### TASK ITEM
Leaving out the pictures, please retype each record exactly.

_ _ _ _

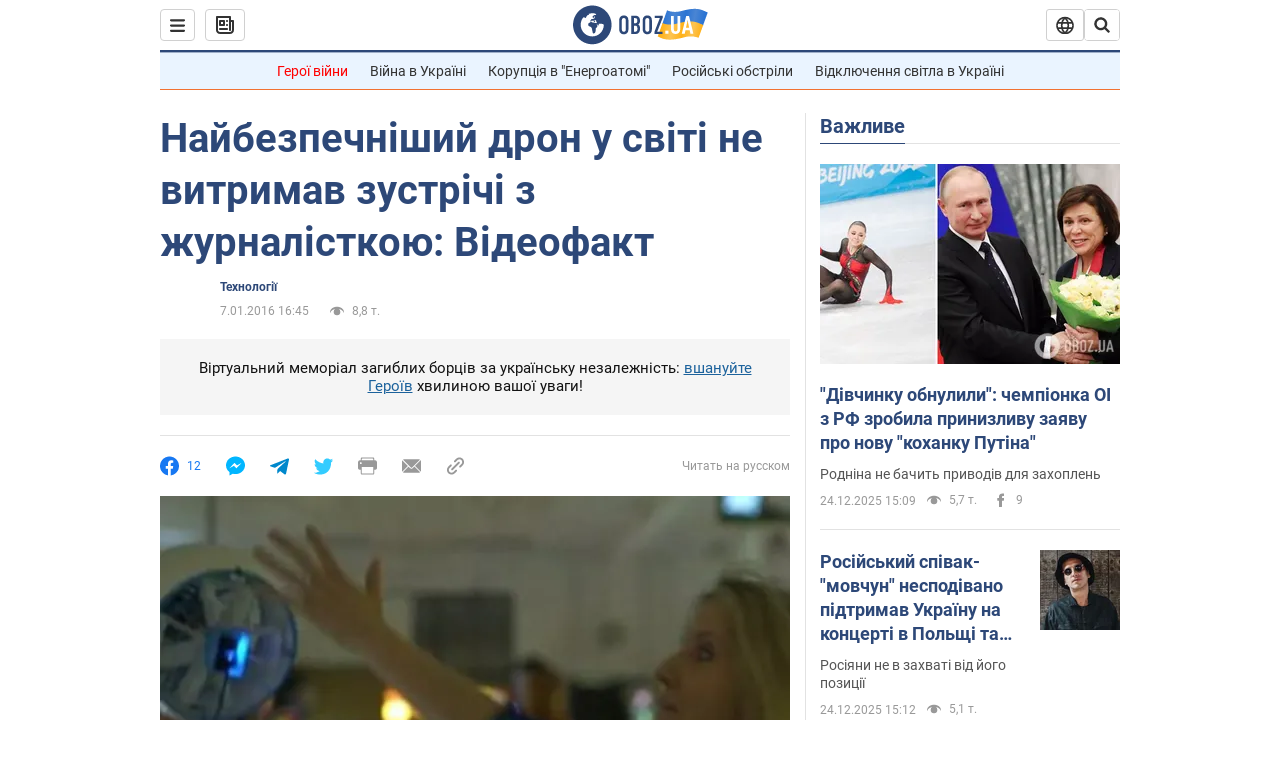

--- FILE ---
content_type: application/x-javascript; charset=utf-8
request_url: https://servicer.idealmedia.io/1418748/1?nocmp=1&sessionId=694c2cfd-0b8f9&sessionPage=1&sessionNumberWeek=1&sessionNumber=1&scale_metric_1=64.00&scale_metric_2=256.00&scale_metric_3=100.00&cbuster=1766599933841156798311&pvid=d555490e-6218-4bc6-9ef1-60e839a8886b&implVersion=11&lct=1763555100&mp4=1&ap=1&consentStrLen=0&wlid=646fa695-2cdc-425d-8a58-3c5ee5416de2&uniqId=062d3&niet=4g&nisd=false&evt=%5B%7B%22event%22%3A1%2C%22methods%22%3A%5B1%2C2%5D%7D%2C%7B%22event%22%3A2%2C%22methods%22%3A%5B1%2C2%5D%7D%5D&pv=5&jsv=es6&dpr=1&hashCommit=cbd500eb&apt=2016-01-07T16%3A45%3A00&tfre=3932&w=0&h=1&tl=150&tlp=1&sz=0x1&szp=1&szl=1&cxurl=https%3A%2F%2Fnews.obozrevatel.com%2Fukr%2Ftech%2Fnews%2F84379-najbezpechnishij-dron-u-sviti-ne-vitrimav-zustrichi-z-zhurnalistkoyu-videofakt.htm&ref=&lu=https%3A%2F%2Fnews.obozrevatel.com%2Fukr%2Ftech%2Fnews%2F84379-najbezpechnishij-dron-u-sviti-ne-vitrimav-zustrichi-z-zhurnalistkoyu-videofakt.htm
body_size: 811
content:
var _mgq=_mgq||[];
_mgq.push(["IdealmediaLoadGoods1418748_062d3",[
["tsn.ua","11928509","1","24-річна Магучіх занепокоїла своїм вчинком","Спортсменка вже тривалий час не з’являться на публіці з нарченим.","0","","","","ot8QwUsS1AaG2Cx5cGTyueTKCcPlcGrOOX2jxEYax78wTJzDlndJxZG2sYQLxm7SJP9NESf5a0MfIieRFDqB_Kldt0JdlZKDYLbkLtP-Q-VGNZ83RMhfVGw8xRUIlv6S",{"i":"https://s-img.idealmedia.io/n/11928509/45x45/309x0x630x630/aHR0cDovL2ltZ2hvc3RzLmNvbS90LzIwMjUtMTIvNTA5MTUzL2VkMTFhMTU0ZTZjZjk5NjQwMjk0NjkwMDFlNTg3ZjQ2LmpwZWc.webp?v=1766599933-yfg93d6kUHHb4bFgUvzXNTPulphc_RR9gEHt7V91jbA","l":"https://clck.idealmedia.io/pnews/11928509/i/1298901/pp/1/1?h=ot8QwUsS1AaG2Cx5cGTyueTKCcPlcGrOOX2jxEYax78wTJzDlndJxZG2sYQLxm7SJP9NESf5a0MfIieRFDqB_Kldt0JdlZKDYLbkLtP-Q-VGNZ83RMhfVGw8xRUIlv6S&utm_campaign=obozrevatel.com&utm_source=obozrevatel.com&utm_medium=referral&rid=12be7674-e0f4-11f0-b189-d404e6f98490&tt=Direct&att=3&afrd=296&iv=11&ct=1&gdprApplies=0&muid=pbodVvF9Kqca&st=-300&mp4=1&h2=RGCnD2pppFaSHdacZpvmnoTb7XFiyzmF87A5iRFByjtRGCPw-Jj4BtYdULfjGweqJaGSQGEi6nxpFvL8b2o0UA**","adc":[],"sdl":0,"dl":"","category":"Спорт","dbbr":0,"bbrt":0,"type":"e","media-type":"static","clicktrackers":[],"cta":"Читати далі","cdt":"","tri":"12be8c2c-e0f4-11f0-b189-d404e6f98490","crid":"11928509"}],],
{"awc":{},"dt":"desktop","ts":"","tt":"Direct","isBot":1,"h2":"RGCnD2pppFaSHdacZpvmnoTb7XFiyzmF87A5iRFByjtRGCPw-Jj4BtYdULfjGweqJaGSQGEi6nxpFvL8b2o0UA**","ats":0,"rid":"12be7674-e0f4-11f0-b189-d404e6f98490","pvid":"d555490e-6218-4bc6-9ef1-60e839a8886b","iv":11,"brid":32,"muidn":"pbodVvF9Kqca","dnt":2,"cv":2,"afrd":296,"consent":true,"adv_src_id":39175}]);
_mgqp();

_ _ _ _

### YOUR RESPONSE
--- FILE ---
content_type: application/x-javascript; charset=utf-8
request_url: https://servicer.idealmedia.io/1418748/1?nocmp=1&sessionId=694c2cfd-0b8f9&sessionPage=1&sessionNumberWeek=1&sessionNumber=1&scale_metric_1=64.00&scale_metric_2=256.00&scale_metric_3=100.00&cbuster=1766599933841156798311&pvid=d555490e-6218-4bc6-9ef1-60e839a8886b&implVersion=11&lct=1763555100&mp4=1&ap=1&consentStrLen=0&wlid=646fa695-2cdc-425d-8a58-3c5ee5416de2&uniqId=062d3&niet=4g&nisd=false&evt=%5B%7B%22event%22%3A1%2C%22methods%22%3A%5B1%2C2%5D%7D%2C%7B%22event%22%3A2%2C%22methods%22%3A%5B1%2C2%5D%7D%5D&pv=5&jsv=es6&dpr=1&hashCommit=cbd500eb&apt=2016-01-07T16%3A45%3A00&tfre=3932&w=0&h=1&tl=150&tlp=1&sz=0x1&szp=1&szl=1&cxurl=https%3A%2F%2Fnews.obozrevatel.com%2Fukr%2Ftech%2Fnews%2F84379-najbezpechnishij-dron-u-sviti-ne-vitrimav-zustrichi-z-zhurnalistkoyu-videofakt.htm&ref=&lu=https%3A%2F%2Fnews.obozrevatel.com%2Fukr%2Ftech%2Fnews%2F84379-najbezpechnishij-dron-u-sviti-ne-vitrimav-zustrichi-z-zhurnalistkoyu-videofakt.htm
body_size: 811
content:
var _mgq=_mgq||[];
_mgq.push(["IdealmediaLoadGoods1418748_062d3",[
["tsn.ua","11928509","1","24-річна Магучіх занепокоїла своїм вчинком","Спортсменка вже тривалий час не з’являться на публіці з нарченим.","0","","","","ot8QwUsS1AaG2Cx5cGTyueTKCcPlcGrOOX2jxEYax78wTJzDlndJxZG2sYQLxm7SJP9NESf5a0MfIieRFDqB_Kldt0JdlZKDYLbkLtP-Q-VGNZ83RMhfVGw8xRUIlv6S",{"i":"https://s-img.idealmedia.io/n/11928509/45x45/309x0x630x630/aHR0cDovL2ltZ2hvc3RzLmNvbS90LzIwMjUtMTIvNTA5MTUzL2VkMTFhMTU0ZTZjZjk5NjQwMjk0NjkwMDFlNTg3ZjQ2LmpwZWc.webp?v=1766599933-yfg93d6kUHHb4bFgUvzXNTPulphc_RR9gEHt7V91jbA","l":"https://clck.idealmedia.io/pnews/11928509/i/1298901/pp/1/1?h=ot8QwUsS1AaG2Cx5cGTyueTKCcPlcGrOOX2jxEYax78wTJzDlndJxZG2sYQLxm7SJP9NESf5a0MfIieRFDqB_Kldt0JdlZKDYLbkLtP-Q-VGNZ83RMhfVGw8xRUIlv6S&utm_campaign=obozrevatel.com&utm_source=obozrevatel.com&utm_medium=referral&rid=12be7674-e0f4-11f0-b189-d404e6f98490&tt=Direct&att=3&afrd=296&iv=11&ct=1&gdprApplies=0&muid=pbodVvF9Kqca&st=-300&mp4=1&h2=RGCnD2pppFaSHdacZpvmnoTb7XFiyzmF87A5iRFByjtRGCPw-Jj4BtYdULfjGweqJaGSQGEi6nxpFvL8b2o0UA**","adc":[],"sdl":0,"dl":"","category":"Спорт","dbbr":0,"bbrt":0,"type":"e","media-type":"static","clicktrackers":[],"cta":"Читати далі","cdt":"","tri":"12be8c2c-e0f4-11f0-b189-d404e6f98490","crid":"11928509"}],],
{"awc":{},"dt":"desktop","ts":"","tt":"Direct","isBot":1,"h2":"RGCnD2pppFaSHdacZpvmnoTb7XFiyzmF87A5iRFByjtRGCPw-Jj4BtYdULfjGweqJaGSQGEi6nxpFvL8b2o0UA**","ats":0,"rid":"12be7674-e0f4-11f0-b189-d404e6f98490","pvid":"d555490e-6218-4bc6-9ef1-60e839a8886b","iv":11,"brid":32,"muidn":"pbodVvF9Kqca","dnt":2,"cv":2,"afrd":296,"consent":true,"adv_src_id":39175}]);
_mgqp();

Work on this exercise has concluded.